# STATED PROBLEM A
In the excerpt on garnet P-T evolution, copy the part between "The reconstruction of" and "minerals in garnet)", inclusive, and swap "pseudosection" for "phase diagram" throughout.
# STATED PROBLEM B
In the excerpt on garnet P-T evolution, what pressure and temperature range was the isochemical diagram calculated for?
# STATED PROBLEM C
Carry on writing the excerpt on garnet P-T evolution from the point where it stops.

Rutile and clinopyroxene (Acm35Jad25Di30Hed10) were observed to be exclusively
enclosed in garnet whereas albite and titanite occur only in the matrix. Epidote
and differently composed amphibole (e.g., barroisite) also occur as inclusions in
garnet.
The reconstruction of the P-T evolution of the investigated sample was attempted by
applying conventional geothermobarometry but also by calculating a P-T isochemical
diagram (pseudosection) for the P-T range 4-28 kbar and 250-650°C. However, the observed
minerals are broadly in disequilibrium complicating this reconstruction. According to the P-T
pseudosection, the garnet was formed at P-T conditions located in the field of the garnet
amphibolite facies (stage I, about 600°C). This event was preceded at lower temperatures by a
medium to high-pressure event (pre-stage I = assemblage of inclusion minerals in garnet)

Spatial reasoning items:

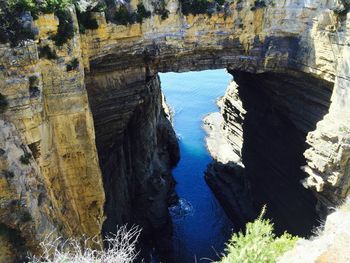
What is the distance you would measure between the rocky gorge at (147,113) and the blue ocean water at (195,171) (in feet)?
3.72

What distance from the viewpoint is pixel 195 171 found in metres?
25.8

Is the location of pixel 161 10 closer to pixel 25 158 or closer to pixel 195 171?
pixel 25 158

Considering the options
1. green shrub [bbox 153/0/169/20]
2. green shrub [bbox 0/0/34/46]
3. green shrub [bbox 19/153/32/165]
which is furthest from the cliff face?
green shrub [bbox 153/0/169/20]

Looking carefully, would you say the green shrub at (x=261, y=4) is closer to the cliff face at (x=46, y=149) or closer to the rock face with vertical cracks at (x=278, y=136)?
the rock face with vertical cracks at (x=278, y=136)

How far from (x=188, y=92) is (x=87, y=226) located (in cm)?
2706

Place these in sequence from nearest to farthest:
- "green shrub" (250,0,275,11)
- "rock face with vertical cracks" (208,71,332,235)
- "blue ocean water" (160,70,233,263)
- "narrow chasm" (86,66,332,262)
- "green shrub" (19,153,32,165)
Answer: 1. "green shrub" (19,153,32,165)
2. "green shrub" (250,0,275,11)
3. "narrow chasm" (86,66,332,262)
4. "rock face with vertical cracks" (208,71,332,235)
5. "blue ocean water" (160,70,233,263)

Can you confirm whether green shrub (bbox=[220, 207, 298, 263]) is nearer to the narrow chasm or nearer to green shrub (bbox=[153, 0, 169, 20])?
the narrow chasm

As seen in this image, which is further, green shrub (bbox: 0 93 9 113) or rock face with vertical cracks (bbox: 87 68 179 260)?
rock face with vertical cracks (bbox: 87 68 179 260)

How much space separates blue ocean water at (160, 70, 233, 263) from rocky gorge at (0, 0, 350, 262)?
3.72 feet

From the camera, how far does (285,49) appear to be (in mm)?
14711

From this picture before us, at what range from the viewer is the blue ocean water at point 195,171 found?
19.5 meters

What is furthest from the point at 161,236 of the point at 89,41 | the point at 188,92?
the point at 188,92

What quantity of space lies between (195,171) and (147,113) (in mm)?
7648

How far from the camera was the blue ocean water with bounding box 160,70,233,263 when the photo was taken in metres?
19.5
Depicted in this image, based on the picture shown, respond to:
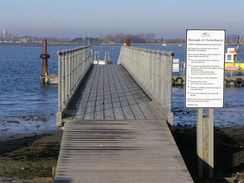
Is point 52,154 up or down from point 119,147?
down

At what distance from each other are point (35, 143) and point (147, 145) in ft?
23.3

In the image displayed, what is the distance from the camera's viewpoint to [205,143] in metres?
9.95

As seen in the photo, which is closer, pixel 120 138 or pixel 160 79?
pixel 120 138

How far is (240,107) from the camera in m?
27.4

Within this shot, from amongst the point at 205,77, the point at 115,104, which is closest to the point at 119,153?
the point at 205,77

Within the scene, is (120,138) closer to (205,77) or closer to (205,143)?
(205,143)

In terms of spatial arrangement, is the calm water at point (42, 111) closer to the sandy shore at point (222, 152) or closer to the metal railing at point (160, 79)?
the sandy shore at point (222, 152)

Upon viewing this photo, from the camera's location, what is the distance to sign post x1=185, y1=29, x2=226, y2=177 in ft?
31.7

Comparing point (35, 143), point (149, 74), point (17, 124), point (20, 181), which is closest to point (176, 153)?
point (20, 181)

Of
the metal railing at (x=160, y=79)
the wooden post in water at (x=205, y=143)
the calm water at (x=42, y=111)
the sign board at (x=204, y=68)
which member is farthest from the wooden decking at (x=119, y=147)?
the calm water at (x=42, y=111)

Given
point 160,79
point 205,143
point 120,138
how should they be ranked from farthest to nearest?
point 160,79 < point 205,143 < point 120,138

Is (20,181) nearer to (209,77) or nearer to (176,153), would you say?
(176,153)

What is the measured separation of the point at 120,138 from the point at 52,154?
15.3ft

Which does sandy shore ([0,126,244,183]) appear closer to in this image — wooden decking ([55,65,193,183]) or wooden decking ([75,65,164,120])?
wooden decking ([55,65,193,183])
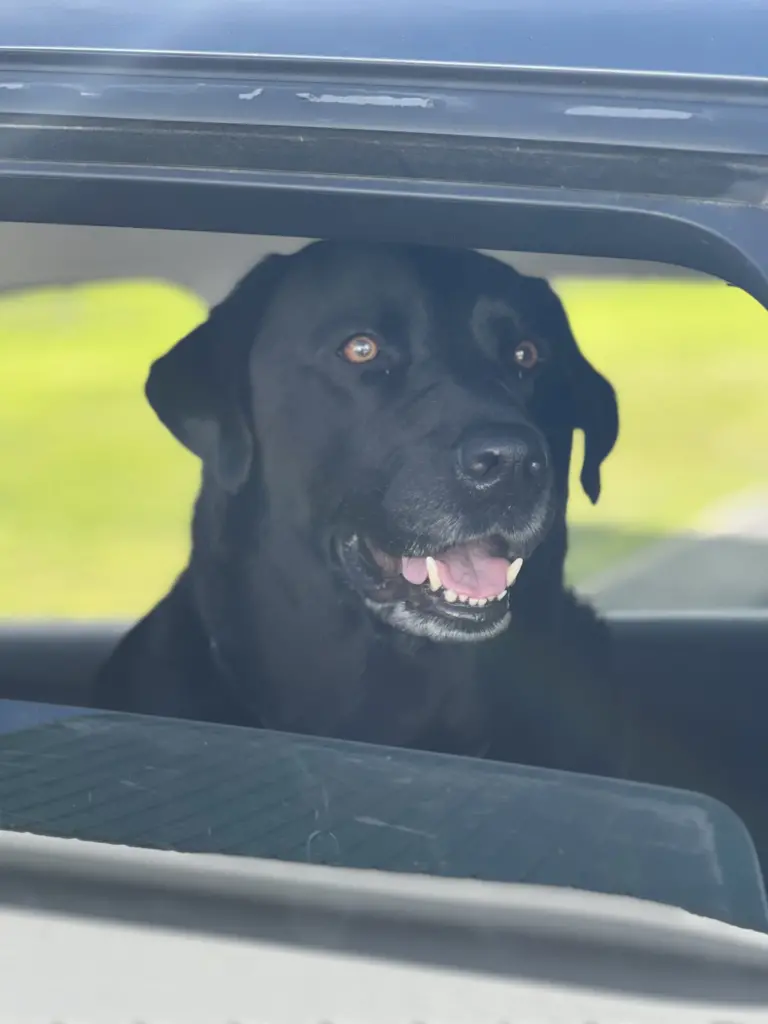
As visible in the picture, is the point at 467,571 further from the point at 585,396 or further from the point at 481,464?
the point at 585,396

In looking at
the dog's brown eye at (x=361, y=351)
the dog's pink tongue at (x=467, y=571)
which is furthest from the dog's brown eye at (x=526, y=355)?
the dog's pink tongue at (x=467, y=571)

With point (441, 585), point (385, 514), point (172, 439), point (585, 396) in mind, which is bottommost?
point (441, 585)

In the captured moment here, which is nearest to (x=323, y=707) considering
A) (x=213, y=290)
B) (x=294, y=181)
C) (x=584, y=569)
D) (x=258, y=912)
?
(x=584, y=569)

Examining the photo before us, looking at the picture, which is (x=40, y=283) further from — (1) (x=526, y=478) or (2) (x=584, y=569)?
(2) (x=584, y=569)

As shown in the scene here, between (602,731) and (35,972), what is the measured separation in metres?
1.21

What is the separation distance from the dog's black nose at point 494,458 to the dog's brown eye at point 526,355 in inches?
10.9

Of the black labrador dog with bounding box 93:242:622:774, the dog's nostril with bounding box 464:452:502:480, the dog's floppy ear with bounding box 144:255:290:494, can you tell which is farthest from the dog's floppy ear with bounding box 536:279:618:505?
the dog's floppy ear with bounding box 144:255:290:494

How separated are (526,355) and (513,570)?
379mm

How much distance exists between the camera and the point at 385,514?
203 cm

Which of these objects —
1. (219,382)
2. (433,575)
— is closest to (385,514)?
(433,575)

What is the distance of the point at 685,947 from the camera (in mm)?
1168

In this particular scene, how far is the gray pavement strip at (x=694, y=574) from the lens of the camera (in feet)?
7.77

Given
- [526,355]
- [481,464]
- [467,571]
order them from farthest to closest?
[526,355]
[467,571]
[481,464]

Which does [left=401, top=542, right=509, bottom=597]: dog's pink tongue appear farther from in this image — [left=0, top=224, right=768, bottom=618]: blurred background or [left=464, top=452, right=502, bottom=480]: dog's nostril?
[left=0, top=224, right=768, bottom=618]: blurred background
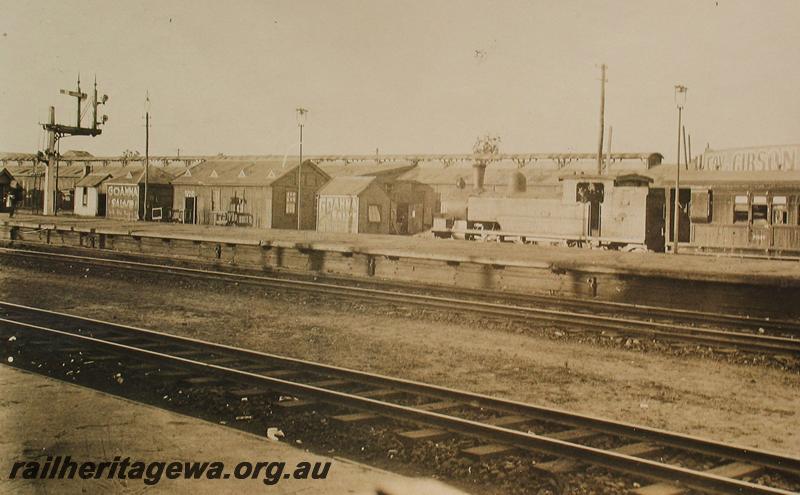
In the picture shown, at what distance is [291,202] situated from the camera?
1741 inches

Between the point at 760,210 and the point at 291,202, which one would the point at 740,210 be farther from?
the point at 291,202

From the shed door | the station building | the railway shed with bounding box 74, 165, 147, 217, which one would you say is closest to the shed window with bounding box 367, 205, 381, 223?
the shed door

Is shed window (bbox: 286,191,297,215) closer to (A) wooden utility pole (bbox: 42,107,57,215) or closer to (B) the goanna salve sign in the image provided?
(B) the goanna salve sign

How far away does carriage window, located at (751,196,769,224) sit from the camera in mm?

# RIGHT ANSWER A
The reconstruction of the P-T evolution of the investigated sample was attempted by
applying conventional geothermobarometry but also by calculating a P-T isochemical
diagram (phase diagram) for the P-T range 4-28 kbar and 250-650°C. However, the observed
minerals are broadly in disequilibrium complicating this reconstruction. According to the P-T
phase diagram, the garnet was formed at P-T conditions located in the field of the garnet
amphibolite facies (stage I, about 600°C). This event was preceded at lower temperatures by a
medium to high-pressure event (pre-stage I = assemblage of inclusion minerals in garnet)

# RIGHT ANSWER B
4-28 kbar and 250-650°C.

# RIGHT ANSWER C
leading, for instance, to the formation of acmite-jadeite-rich clinopyroxene. The formation of
glaucophane and phengite of the rock matrix postdated stage I either as a result of isobaric
cooling or possibly even by pressure increase to blueschist facies conditions (stage
II). The final metamorphic stage III, characterized by Ca-amphibole, albite and
Si-poor phengite, resulted from pressure release to greenschist-amphibolite facies
conditions.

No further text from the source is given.